Borrowing costs for home loans have reached a 16-year high, with the interest rate on a conventional 30-year mortgage reaching 6.7% on Wednesday, according to Freddie Mac.
Since the beginning of 2022, mortgage rates have more than doubled. According to Oxford Economics, mortgage rates are now just above 7% when measured by their “effective” rate, which takes into account the compounding period for a loan and thus provides a more accurate picture of the cost to homebuyers.
Depending on the size of the loan, a percentage point increase in a mortgage rate can add hundreds of dollars to a property’s monthly payments. These significantly higher prices are chilling the housing market. According to the Mortgage Bankers Association, the number of mortgage loan applications fell by 14% during the final week of September.

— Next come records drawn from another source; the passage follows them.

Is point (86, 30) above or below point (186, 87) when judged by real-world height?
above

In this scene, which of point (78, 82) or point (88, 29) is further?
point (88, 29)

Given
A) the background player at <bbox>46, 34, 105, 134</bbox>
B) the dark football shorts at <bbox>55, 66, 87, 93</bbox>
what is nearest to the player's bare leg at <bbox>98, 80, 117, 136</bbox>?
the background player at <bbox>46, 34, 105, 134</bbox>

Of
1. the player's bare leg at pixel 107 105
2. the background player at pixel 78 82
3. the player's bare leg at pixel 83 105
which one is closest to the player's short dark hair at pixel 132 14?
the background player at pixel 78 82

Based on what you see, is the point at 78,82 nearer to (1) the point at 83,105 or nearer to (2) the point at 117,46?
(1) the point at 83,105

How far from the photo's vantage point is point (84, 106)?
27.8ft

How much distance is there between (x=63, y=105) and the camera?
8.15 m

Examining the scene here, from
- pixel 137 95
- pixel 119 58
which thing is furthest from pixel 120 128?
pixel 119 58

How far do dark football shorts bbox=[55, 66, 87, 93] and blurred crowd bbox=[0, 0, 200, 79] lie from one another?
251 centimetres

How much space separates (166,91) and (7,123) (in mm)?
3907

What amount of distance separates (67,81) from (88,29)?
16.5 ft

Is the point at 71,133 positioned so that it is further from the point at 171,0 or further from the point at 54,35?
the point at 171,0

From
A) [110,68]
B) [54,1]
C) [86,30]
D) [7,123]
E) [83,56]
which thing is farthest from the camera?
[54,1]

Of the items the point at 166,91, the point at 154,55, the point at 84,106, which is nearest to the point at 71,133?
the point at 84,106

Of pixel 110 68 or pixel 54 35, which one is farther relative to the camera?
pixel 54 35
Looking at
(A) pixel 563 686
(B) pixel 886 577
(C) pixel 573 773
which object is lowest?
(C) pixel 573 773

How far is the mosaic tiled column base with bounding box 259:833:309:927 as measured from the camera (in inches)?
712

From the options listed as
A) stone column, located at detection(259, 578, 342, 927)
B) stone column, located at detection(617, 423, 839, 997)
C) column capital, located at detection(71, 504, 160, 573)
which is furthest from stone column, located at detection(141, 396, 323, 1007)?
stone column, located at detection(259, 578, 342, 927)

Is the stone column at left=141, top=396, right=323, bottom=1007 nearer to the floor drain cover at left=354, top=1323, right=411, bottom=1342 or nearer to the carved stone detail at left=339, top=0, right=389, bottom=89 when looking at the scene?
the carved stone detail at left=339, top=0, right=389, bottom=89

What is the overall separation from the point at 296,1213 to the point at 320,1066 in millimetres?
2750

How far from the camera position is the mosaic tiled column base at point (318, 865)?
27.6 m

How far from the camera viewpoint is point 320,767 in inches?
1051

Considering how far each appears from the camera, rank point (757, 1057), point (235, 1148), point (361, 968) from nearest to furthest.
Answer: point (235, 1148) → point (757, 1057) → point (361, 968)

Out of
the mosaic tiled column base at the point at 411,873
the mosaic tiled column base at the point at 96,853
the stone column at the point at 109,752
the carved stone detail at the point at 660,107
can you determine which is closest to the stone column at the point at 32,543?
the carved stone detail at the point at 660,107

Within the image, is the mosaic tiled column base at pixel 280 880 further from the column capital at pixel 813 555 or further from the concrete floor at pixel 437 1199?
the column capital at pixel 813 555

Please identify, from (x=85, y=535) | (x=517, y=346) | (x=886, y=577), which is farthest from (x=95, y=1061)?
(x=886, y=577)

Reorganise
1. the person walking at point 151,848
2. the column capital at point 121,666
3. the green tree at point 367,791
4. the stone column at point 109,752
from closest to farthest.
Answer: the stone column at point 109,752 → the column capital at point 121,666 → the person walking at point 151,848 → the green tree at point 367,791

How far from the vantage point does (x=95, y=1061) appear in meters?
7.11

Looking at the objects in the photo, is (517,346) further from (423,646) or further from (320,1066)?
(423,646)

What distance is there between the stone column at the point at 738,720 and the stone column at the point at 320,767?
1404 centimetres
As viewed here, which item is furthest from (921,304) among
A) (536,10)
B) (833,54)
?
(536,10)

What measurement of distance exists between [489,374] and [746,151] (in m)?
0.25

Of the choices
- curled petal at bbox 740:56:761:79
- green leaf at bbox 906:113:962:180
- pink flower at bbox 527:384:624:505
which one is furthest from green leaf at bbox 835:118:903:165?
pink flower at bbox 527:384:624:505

Some relief for buyers may be on the way, as economists predict that home prices are beginning to fall and will likely continue to fall in certain real estate markets. Sacramento, California, Salt Lake City, Utah, and Seattle, Washington have seen the steepest drops in home prices.
Economists expect mortgage rates to remain high as the Federal Reserve continues to raise interest rates in an effort to cool inflation, including two more hikes by the end of the year.
What will fixed mortgage rates be in 2024?
Following an assessment of the economy, they expect to raise the interest rate to 2% by mid-2024. Fixed-rate five-year mortgage rates are expected to rise to 5% by the end of this decade, up from 4.25% at the end of this year.